6. Segundo o que dispõe o art. 3º, IV, c/c o art. 14, § 1º, da Lei n. 6.938/81, os sócios/administradores respondem pelo cumprimento da obrigação de reparação ambiental na qualidade de responsáveis em nome próprio. A responsabilidade será solidária com os entes administrados, na modalidade subsidiária.

7. A ação de reparação/recuperação ambiental é imprescritível.

8. Recursos de Companhia Siderúrgica Nacional, Carbonífera Criciúma S/A, Carbonífera Metropolitana S/A, Carbonífera Barro Branco S/A, Carbonífera Palermo Ltda., Ibramil - Ibracoque Mineração Ltda. não-conhecidos. Recurso da União provido em parte. Recursos de Coque Catarinense Ltda., Companhia Brasileira Carbonífera de Ararangua (massa falida), Companhia Carbonífera Catarinense, Companhia Carbonífera Urussanga providos em parte. Recurso do Ministério Público provido em parte.

(Grifo nosso)103

Portanto, em conformidade com este último posicionamento do STJ, somente em casos de irregularidade no licenciamento ambiental, o órgão ambiental e os servidores envolvidos no ilícito administrativo seriam responsáveis objetivamente pelos danos ambientais causados pelo empreendimento licenciado irregularmente, e desde que haja o nexo causal entre a irregularidade administrativa e o dano havido. Nas hipóteses de omissão estatal, a responsabilidade do Poder Público pelos danos causados ao meio ambiente seria, excepcionalmente subjetiva, sendo necessário averiguar, em cada caso em concreto, o descumprimento de uma obrigatoriedade legal firmada para a fiscalização da atividade pelo Poder Público.

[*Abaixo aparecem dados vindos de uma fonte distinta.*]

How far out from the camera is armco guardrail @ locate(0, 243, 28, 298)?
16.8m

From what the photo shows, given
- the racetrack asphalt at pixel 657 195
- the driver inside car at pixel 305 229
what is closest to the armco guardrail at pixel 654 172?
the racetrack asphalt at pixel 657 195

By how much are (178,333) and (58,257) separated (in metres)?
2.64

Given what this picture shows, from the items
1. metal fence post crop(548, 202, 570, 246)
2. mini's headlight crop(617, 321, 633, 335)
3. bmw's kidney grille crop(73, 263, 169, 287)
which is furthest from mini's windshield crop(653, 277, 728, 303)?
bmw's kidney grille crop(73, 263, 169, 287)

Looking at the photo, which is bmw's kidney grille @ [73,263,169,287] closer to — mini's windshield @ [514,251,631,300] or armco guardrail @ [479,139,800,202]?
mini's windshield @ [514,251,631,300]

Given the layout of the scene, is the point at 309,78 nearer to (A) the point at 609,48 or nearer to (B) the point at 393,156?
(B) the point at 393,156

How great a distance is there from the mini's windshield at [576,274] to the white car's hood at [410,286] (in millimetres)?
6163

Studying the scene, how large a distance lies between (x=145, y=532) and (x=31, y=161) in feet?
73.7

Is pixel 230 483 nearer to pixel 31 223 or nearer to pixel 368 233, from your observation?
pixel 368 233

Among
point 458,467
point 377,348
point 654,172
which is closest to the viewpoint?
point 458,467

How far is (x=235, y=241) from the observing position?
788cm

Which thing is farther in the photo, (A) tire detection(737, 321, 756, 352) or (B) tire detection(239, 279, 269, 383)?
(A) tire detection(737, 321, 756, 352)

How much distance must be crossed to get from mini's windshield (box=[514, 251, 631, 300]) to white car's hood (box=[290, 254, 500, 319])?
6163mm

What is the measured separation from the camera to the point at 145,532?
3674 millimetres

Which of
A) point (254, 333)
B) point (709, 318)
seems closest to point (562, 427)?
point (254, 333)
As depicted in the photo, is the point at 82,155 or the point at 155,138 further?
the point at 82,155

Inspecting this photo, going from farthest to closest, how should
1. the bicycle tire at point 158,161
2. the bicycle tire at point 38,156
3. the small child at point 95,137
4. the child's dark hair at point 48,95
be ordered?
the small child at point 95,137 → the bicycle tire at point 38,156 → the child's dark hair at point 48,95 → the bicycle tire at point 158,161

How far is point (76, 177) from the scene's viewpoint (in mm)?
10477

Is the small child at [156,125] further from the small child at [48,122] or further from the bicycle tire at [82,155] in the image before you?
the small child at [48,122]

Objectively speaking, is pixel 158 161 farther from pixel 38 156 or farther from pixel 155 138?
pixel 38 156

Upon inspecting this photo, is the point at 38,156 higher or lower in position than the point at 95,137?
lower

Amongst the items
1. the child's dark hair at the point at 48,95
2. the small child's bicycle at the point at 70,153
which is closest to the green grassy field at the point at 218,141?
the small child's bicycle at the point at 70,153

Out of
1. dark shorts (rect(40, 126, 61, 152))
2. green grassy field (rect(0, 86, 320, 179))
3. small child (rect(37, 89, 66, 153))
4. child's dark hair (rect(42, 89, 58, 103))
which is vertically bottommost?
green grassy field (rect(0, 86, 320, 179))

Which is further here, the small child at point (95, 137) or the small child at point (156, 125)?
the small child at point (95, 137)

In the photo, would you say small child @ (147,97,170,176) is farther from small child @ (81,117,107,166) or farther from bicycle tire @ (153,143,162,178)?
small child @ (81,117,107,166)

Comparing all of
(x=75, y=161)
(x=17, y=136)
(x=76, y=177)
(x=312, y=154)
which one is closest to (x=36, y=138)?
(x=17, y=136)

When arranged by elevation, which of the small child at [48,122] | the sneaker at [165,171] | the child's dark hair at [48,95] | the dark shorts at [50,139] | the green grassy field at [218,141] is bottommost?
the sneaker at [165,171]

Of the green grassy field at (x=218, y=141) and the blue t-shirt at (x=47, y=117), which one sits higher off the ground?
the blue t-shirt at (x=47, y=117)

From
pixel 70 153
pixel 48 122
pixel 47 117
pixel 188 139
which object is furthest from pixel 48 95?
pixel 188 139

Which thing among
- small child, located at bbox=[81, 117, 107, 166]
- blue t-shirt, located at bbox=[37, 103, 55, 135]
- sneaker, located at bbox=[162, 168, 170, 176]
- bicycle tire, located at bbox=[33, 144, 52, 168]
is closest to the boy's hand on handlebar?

Ocorre que, se pensarmos de forma mais abrangente, a incumbência do Poder Público de defender e tutelar o meio ambiente já está firmada de forma clara e expressa nos artigos 225, caput e demais parágrafos, 23, inc. III, VI e VII, 170, VI, e vários outros aqui já mencionados, todos da Constituição Federal, razão obvia pela qual prescinde de previsão legal a obrigação estatal de defender o bem tutelado na esfera ambiental.

Destarte, discordamos deste último posicionamento do STJ, para afirmar, de forma categórica, que o constituinte permite a aplicabilidade da responsabilidade solidária ao Poder Público omisso no seu dever de proteger o equilíbrio ambiental, desde que demonstrado o nexo de causalidade entre a sua omissão e o dano instaurado, independentemente da averiguação de norma legal específica nesse sentido.

Segundo entendemos, toda pessoa física ou jurídica, de direito público ou privado, que contribuir, direta ou indiretamente, através de uma ação ou omissão, para uma lesão ao equilíbrio ambiental, será sujeito ativo do dano ao meio ambiente, e deverá responder objetivamente na esfera civil, de forma individual ou solidária, pelos danos, potenciais ou efetivos, por ele ocasionados.